De l’importance d’être René

Quand la première personne, censée alimenter pour empêcher de dépérir l’enfant à être, ne le fait pas…

Est-ce le presque-né qui ne le mérite pas?
Est-ce la mère qui manque à son devoir?
Est-ce un devoir conscient d’ailleurs?
Ou bien un simple non- accomplissement du processus habituel de la nature dont les deux protagonistes sont le jouet ignorant?
Et l’un et l’autre, sous des angles divers, subissent les effets, en silence, toujours.
Quand bien même ils crieraient, il faudrait lire derrière l’épaisseur de leur douleur, la souffrance sourde.

Il faudra que le temps finisse par faire fondre les croûtes qu’il a lui même endurcies, pour laisser apparaître l’adulte ne parvenant à faire confiance à personne..celui qui voit la trahison dans la main qui se tend.

Quand l’enfant, trop petit, mais toujours trop grand, sent qu’il aurait mieux valu être ailleurs qu’ici.
Et qu’il sait que l’ailleurs, aussi loin qu’il se trouve, n’est rien d’autre qu’un ici qui s’ignore,
Est-ce la mère, submergée par ses sentiments déchirés, qu’il convient de blâmer?
Ses propres parents, son mari, qui pourraient expliquer pourquoi elle ne sait pas accueillir et faire place?
Ou l’enfant qui ne sait s’adapter au milieu, incapable dans l’œuf, maladroit pour la vie?

Il faudra la patience d’un entourage aimant pour qu’il sache traverser sa peur de l’échec et sa conviction folle qu’il est toujours de trop, qu’il n’est jamais assez…
Il faudra qu’il remarque que même s’il fait tout pour s’égarer et pour que l’univers entier le fuit, il reste encore aimé, au delà du bon sens.

Et quand il naît sans air, sans prévenir vraiment, comme une lettre d’excuse, griffonnée dans l’urgence, qu’on placera au chaud dans une boîte, avec les autres gribouillages des génies trop pressés, à qui on a pas dit d’attendre que la lampe soit frictionnée trois fois.
Est-ce la mère tendue qui n’a pas patienté, lasse de porter, qu’il convient de blâmer?
Ou alors l’enfant qui respire à contretemps, qui se lance dans la vie comme un saxophone jazz dans un concerto baroque?

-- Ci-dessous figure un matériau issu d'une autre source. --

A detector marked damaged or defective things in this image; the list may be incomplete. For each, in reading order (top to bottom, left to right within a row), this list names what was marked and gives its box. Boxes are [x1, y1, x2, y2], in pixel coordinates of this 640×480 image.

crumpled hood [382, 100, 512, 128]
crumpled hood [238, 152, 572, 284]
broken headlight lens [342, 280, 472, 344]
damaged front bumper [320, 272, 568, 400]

Il faudra que l’adulte regarde derrière lui et se voit happer l’air, briser les murs, casser les codes et mourir d’ennui, étouffé par la bêtise épaisse des gens bien nés…
Il faudra qu’il accepte d’être lui.
D’aimer sa liberté rieuse et triste, pour qu’elle devienne son meilleur aiguillage.
Et le courage aussi d’aimer les gens, d’oser voir la fragilité dans leurs défaillances et leurs manquements,
Et de regarder quand même.
D’oser voir sa fragilité, celle du presque-né, du nouveau né, du nouvel homme qu’il devient, l’obscurité des voies qui l’ont englouti souvent.
De regarder quand même et de s’aimer pour ça.